Using the bq Command-Line Tool

bq is a python-based tool that accesses BigQuery from the command line.


Install the Google Cloud SDK.

General usage

Flag positioning

bq supports two kinds of flags—common flags and command flags—and they must be used in the order shown here:

bq --common_flags <bq_command> --command-specific_flags <command_arguments>
  • Common flags are flags that apply to all commands, such as --project_id or --apilog. Call bq --helpshort for a list of often-used common flags.
  • Command-specific flags are any flags that apply to a specific command: for example, -p, -j, -d for the ls command (to list projects, jobs, and datasets respectively).

Listing common flags after the command will usually fail.
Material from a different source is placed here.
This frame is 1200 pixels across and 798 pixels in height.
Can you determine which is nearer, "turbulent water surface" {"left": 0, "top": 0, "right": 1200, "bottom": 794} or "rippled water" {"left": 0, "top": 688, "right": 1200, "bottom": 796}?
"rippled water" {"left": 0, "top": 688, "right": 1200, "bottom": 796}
Example: bq --format=json ls -d

Help and debugging

  • For a full list of commands, run bq help
  • For help on a specific command, run bq help <command>
  • To see the actual requests sent and received, which is useful for debugging your applications, add the flag --apilog=<file> to save a log of operations to file. Using - instead of a file path will print the log to the console. bq works by making standard REST-based API calls, which can be useful to see. It is also useful to attach this log when reporting issues.
  • To help troubleshoot errors, use the --format=prettyjson flag when getting the job status. Using this flag outputs the error object, including the reason property, which you can use to look up troubleshooting steps at troubleshooting errors. For example, bq --format=prettyjson show -j <job id>

Setting default values for common flags

The first time you run bq, you will be prompted for a default project ID. This is stored in your .bigqueryrc file.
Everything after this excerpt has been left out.